What to do
Could you copy every record below exactly, leaving out the pictures?

Material for this task
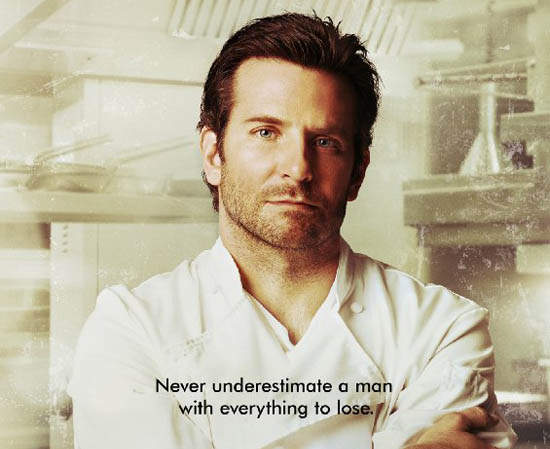 布萊德利庫柏《天菜大廚》展現料理中黑暗的一面 布萊德利庫柏《天菜大廚》展現料理中黑暗的一面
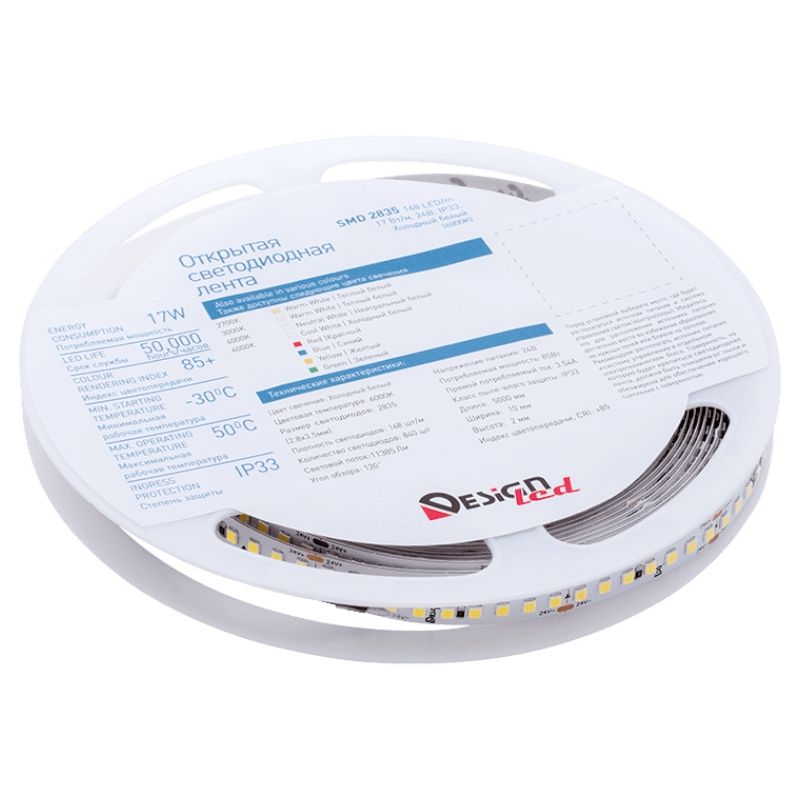 Лента светодиодная SWG DesignLed DSG2168 004201 - изображение 5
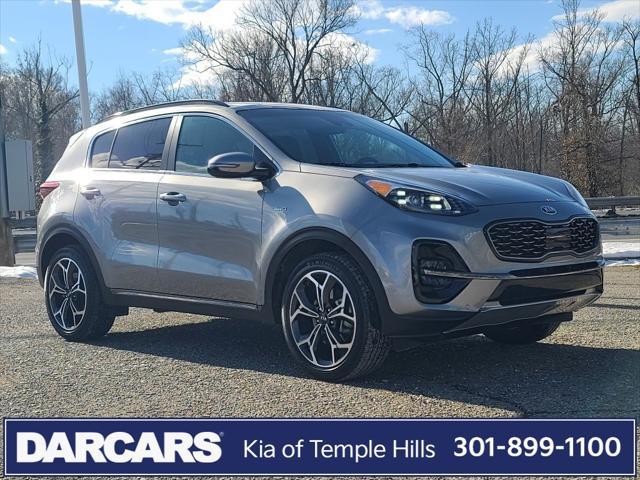 used 2020 Kia Sportage car, priced at $20,641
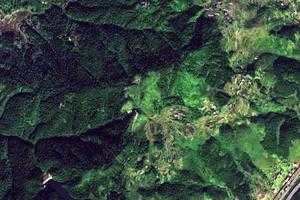重庆楠竹山森林旅游地图_重庆楠竹山森林卫星地图_重庆楠竹山森林景区地图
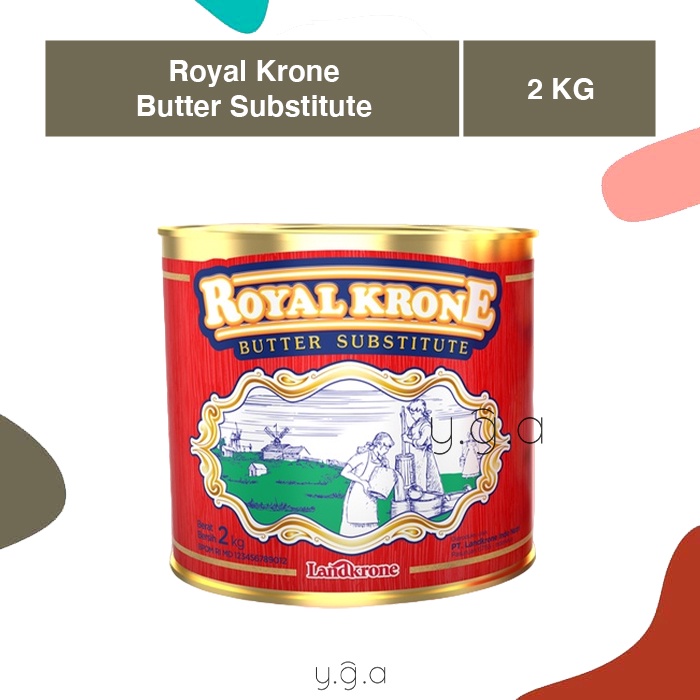 

Royal Krone Butter Substitute 2KG / Pengganti Mentega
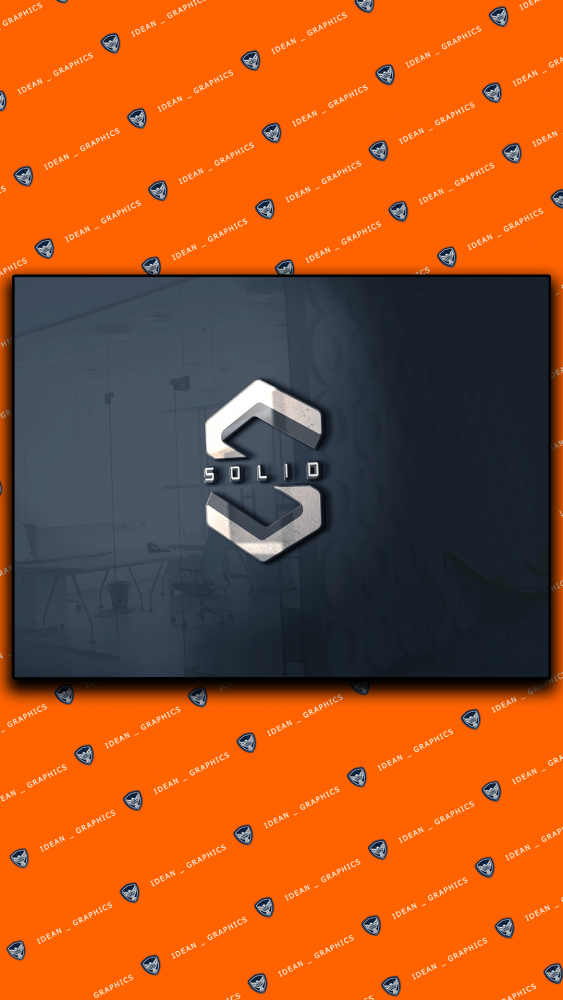 10-لوگوی تیم گیمینگ solid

Response to this task
 布萊德利庫柏《天菜大廚》展現料理中黑暗的一面 布萊德利庫柏《天菜大廚》展現料理中黑暗的一面
 Лента светодиодная SWG DesignLed DSG2168 004201 - изображение 5
 used 2020 Kia Sportage car, priced at $20,641
重庆楠竹山森林旅游地图_重庆楠竹山森林卫星地图_重庆楠竹山森林景区地图

Royal Krone Butter Substitute 2KG / Pengganti Mentega
 10-لوگوی تیم گیمینگ solid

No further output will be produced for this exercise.